But I held my breath and I kicked my feet and I moved my arms around.
Eleven more things I know now that I didn't know then:
(As always, when I say "you" here, it's the first-person singular "you," and I really mean "me.")
1. You can never possibly do enough research. That's okay: most people can't be arsed to google. And even stuff you are right about, somebody's gonna go "I totally don't buy that."
2. The more random crap you pack into your head, the better the art will be. You can make soup out of asbestos and the lingering memories of the romance novels you read in high school for the dirty bits, but it will be a thin soup indeed.
3. The creative engine doesn't care if you feed it Twinkies or filet mignon. It will produce as long as it is packed. However, if you feed it nothing but Twinkies... you will get Twinkie soup. Which is okay if you like Twinkies that much, but maybe try a little Ovid and see what happens, eh?
4. On the other hand, a diet of nothing but filet is likely to cause you to produce nothing but hard little pellets, and that with much straining. Aim for Twinkie/filet balance, I'd say. And some carrots. Carrots are always good. Woody, but good.
5. This is a hard concept to explain, but I'm going to try it anyway. I've only just about gotten it sorted myself. See, people like art because it's fun. Except for a few wrong-headed self-punishing Puritan individuals who think art is penance.
The subversive thing here is that, in being fun, it can also be thoughtful. And sometimes enlightening. Which is not to say pedantic. It tends to become laughable when it's message-oriented, but what it can do very well is illuminate things in new ways.
One of the joys of really good photography, for example, is that it can force even a non-artist to see with an artist's eye. To see negative space, and light and shadow, and form, and all those things that most of us skip over because we percieve in symbols rather than actuality.
And I think ideally what you do, is you do something *fun* that also has texture and depth. By fun I don't necessarily mean lowest-common-denominator, because lord knows I have no patience for that. But once you've found your audience, you have hopefully found people whose sense of fun is somewhat similar to your own. And you can slip King Lear in between the penis jokes.
Er. So to speak.
I think if you lose that sense of fun, you lose your audience. (The example that leaps to mind here is Lenny Bruce. Why yes, I'm interdisciplinary.)
This ties back into that crotch-grabbing thing blogged extensively the other week, too. Because the artful crotch-grab not only serves to shock and entertain and punctuate, but it's got a little thematic depth of its own.
I refer you to Anthony Burgess and A Clockwork Orange. There's a hell of a lot of crotch-grabbing in that book. But it's not gratuitous crotch-grabbing. (And how often do you get to write a sentence like that?)
Shock for its own sake is kind of boring, frankly. Shock in service of something else is kind of cool.
6. The other trick to making this work is what jaylake, last night, called "smiling at the strippers." Entertainment is a collusion. It's communication. You agree to be bamboozled, and I agree to bamboozle you with style. And neither of us takes the transaction too seriously, because that is where creepy or pretentious begins.

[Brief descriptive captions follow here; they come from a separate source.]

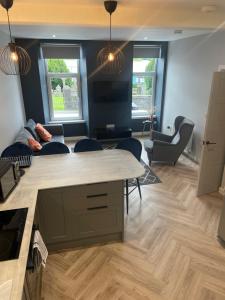 a living room with a couch and a table and chairs at Springlea in Oban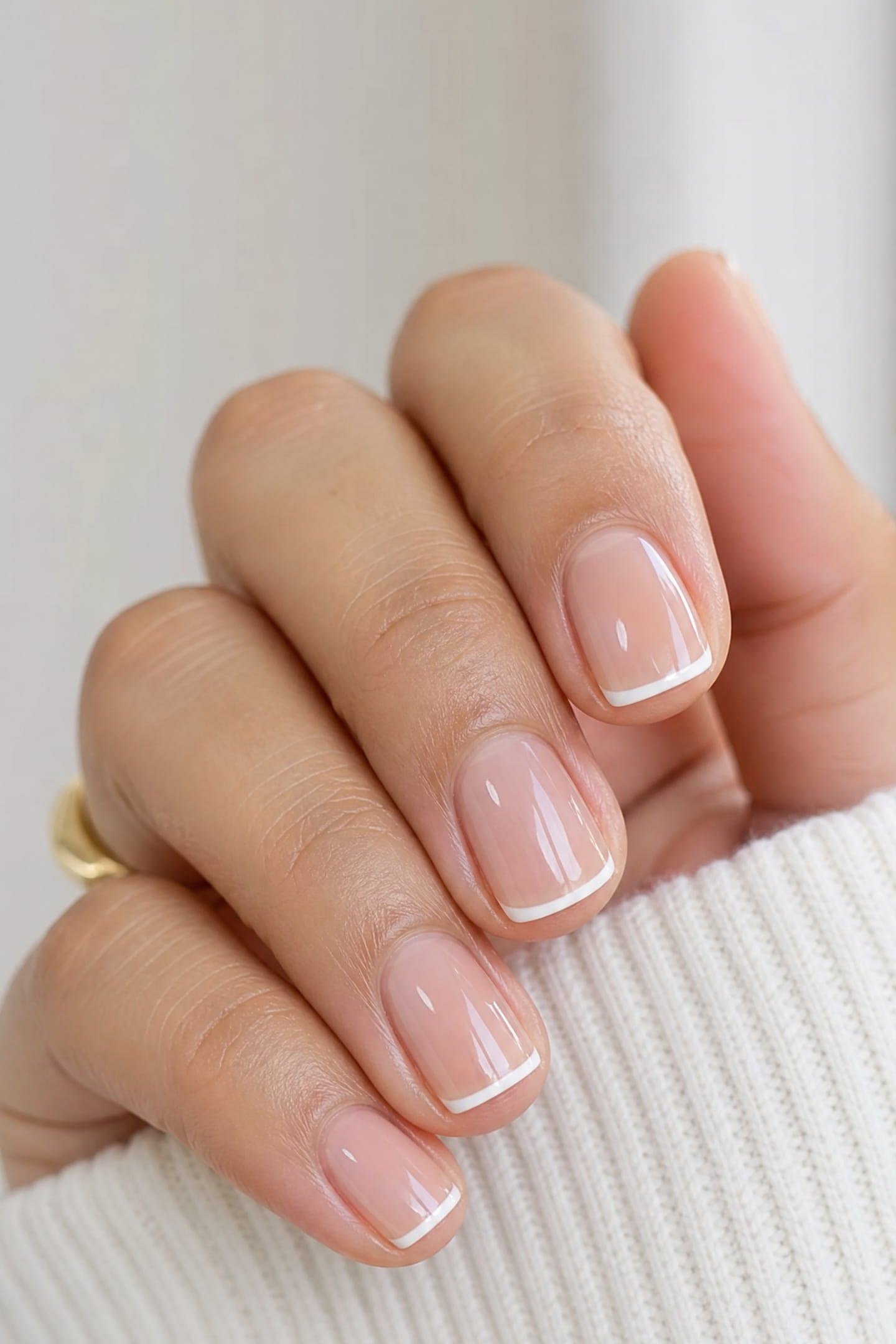 Sheer Pink Micro French Nails - elegant short nail idea for women over 50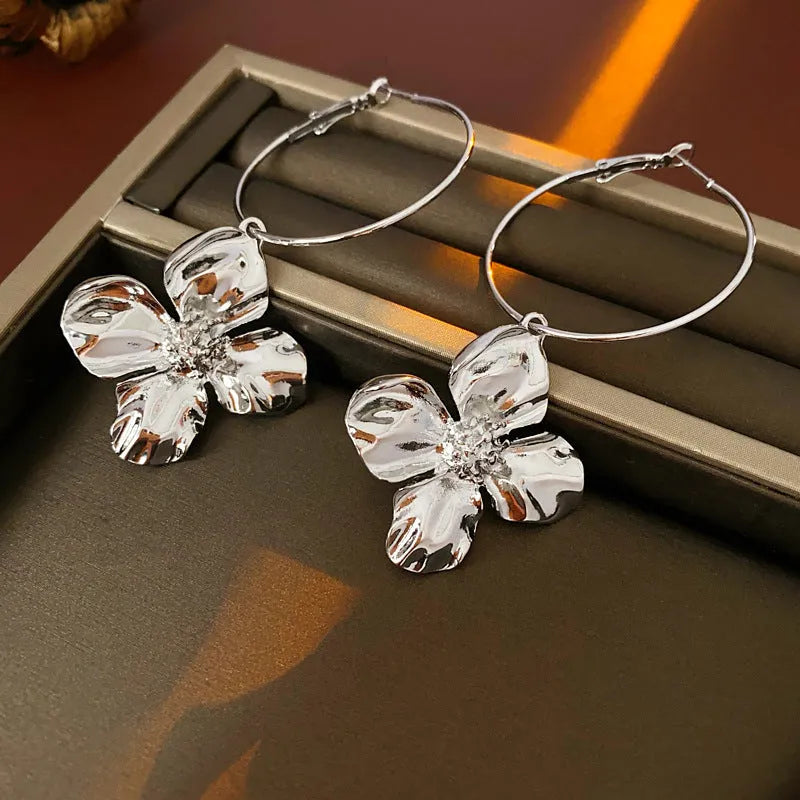 Silver needle metal flower earrings with geometric design in gold or silver electroplated finish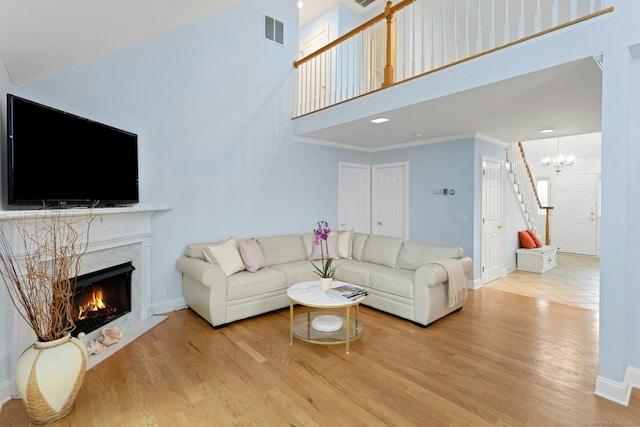44 Village Ct Unit 44, Wilton, CT 06897 - living area featuring a chandelier, baseboards, wood finished floors, a fireplace, and a high ceiling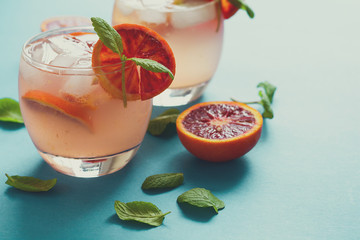 Blood orange cocktail with slices of orange on turquoise background. Toned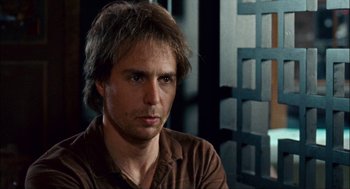 Movie still from “Choke” (2008), directed by Clark Gregg – A person wearing a brown shirt; Close Up shot, Low angle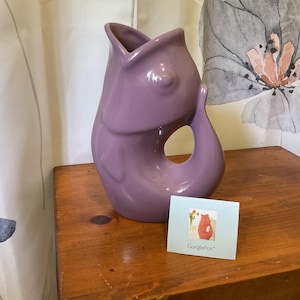 May include: A glossy, light purple ceramic pitcher shaped like a fish with an open mouth and a curved handle. Next to the pitcher is a small, light blue rectangular card featuring an illustration of a red fish pitcher and the text GurglePot.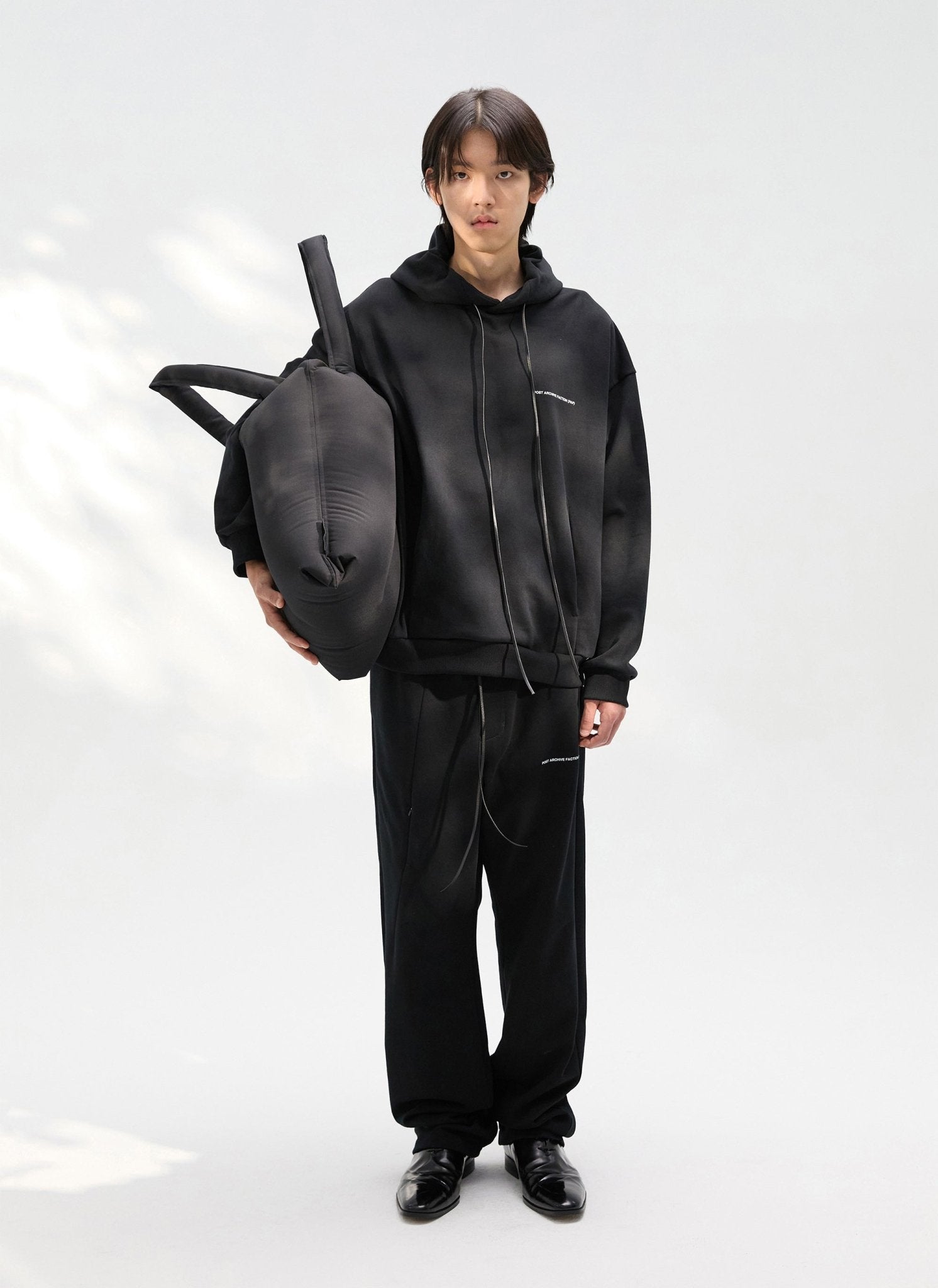 Black 8.0 Knit Right Hoodie by POST ARCHIVE FACTION (PAF) on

You have to be able to catch the audience's eye and give them a wink. Otherwise, you may be in danger of becoming an Artiste. And that way lies lolling about on the couch with a bag of frozen peas on your eyes, moaning "Woe is my misunderstood genius! Woe!"
7. However, not taking myself too seriously as an entertainer and an artist does not mean not taking the art seriously.
8. There are other purposes for that crotch grab. If that's what my right hand is doing, my left hand is off most people's radar.
Yes. It is a magic trick. And the real joy for me is being able to explain how I do it, and then pull it off anyway. I like Penn & Teller, yanno?
9. People who have learned which hand to watch are very hard to fool. They have to collude even harder, and more consciously, for the entertainer/audience relationship to work. On the other hand, when they are willing to do the work, they are the best audiences around.
10. Learning to see like an artist changes and alienates one. This is one of the reasons why it's important not to take this shit too seriously. Because in some respect, you're just some fool up here humping your microphone, and that's pretty bloody ridiculous any way you look at it.
There's this fine line between acknowledging one's own foolishness as one rolls around in a meat bikini, and being too embarrassed to commit.
And you have to commit.
Also, most people are not paying attention. (If you ever need a graphic illustration of this, go check out www.songmeanings.net and browse around a bit in the comments.)
But that's okay too; that's part of the magic trick.
I don't need to walk on water when I know that I can run on wine.